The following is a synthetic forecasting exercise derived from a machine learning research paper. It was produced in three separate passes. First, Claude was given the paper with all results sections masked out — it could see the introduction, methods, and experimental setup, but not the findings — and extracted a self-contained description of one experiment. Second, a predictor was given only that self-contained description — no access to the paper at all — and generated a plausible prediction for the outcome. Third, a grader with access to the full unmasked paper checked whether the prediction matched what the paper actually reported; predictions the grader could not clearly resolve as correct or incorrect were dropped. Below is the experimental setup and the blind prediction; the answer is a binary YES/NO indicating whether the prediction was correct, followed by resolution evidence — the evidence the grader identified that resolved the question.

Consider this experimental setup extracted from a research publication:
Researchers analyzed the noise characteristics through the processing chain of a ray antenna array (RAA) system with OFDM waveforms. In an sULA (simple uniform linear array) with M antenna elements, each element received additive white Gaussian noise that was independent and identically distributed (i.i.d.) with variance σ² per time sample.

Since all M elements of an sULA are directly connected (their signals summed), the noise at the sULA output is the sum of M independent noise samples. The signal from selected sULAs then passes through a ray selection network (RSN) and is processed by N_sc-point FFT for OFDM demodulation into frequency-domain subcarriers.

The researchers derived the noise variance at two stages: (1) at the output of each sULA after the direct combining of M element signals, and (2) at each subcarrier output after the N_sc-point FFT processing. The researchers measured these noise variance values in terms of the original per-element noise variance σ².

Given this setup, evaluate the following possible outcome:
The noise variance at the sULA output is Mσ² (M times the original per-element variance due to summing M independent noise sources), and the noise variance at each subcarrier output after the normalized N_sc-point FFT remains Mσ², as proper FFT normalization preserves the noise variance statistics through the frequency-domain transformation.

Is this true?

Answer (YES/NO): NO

==

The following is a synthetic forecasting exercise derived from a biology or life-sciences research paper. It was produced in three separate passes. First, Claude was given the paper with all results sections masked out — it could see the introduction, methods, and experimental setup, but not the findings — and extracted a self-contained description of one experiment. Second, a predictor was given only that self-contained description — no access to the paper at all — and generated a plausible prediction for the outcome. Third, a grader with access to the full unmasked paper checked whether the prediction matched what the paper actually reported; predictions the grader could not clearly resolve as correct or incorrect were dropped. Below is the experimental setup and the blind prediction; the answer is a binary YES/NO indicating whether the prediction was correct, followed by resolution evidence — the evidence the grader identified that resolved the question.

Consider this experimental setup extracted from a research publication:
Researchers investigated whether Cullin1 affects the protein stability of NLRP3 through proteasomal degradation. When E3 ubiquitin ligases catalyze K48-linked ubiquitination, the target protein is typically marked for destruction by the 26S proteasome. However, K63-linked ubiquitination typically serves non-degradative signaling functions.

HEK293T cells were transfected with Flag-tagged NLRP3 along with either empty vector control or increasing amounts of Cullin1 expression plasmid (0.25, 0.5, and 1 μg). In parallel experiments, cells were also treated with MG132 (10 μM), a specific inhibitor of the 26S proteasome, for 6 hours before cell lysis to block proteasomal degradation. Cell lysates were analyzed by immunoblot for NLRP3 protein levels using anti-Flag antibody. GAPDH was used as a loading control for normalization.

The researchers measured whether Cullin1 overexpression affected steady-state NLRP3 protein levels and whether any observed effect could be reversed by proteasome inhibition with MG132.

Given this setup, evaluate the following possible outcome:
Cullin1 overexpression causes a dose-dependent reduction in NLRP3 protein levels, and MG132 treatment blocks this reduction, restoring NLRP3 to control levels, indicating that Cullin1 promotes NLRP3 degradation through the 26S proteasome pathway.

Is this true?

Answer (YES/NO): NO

## Work task
Copy out every line of the data where the word "proteasomal" occurs.

## Answer box
Researchers investigated whether Cullin1 affects the protein stability of NLRP3 through proteasomal degradation. When E3 ubiquitin ligases catalyze K48-linked ubiquitination, the target protein is typically marked for destruction by the 26S proteasome. However, K63-linked ubiquitination typically serves non-degradative signaling functions.
HEK293T cells were transfected with Flag-tagged NLRP3 along with either empty vector control or increasing amounts of Cullin1 expression plasmid (0.25, 0.5, and 1 μg). In parallel experiments, cells were also treated with MG132 (10 μM), a specific inhibitor of the 26S proteasome, for 6 hours before cell lysis to block proteasomal degradation. Cell lysates were analyzed by immunoblot for NLRP3 protein levels using anti-Flag antibody. GAPDH was used as a loading control for normalization.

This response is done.